THE PROBLEM> Could you reproduce all of the following material word for word, leaving the pictures out?

DATA ENTRIES>
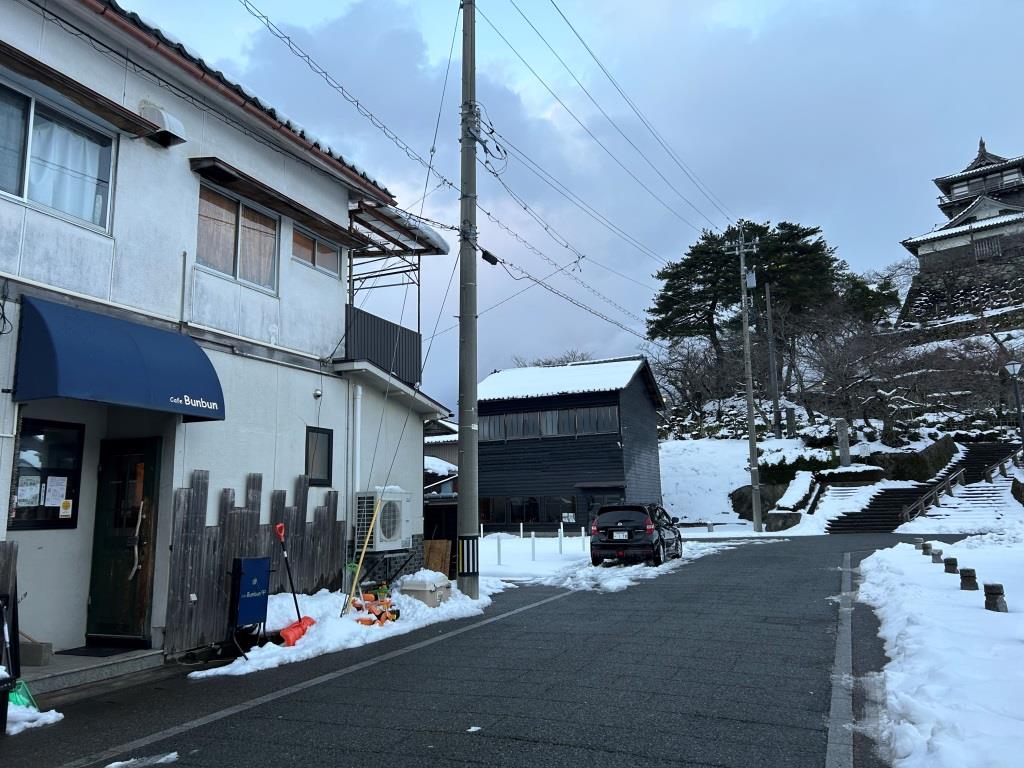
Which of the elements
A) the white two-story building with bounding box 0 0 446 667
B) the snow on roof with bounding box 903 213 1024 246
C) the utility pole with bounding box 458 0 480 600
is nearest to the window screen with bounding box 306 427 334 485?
the white two-story building with bounding box 0 0 446 667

RESULT>
Which of the elements
A) the white two-story building with bounding box 0 0 446 667
B) the snow on roof with bounding box 903 213 1024 246
C) the utility pole with bounding box 458 0 480 600
is nearest to the window screen with bounding box 306 427 334 485?
the white two-story building with bounding box 0 0 446 667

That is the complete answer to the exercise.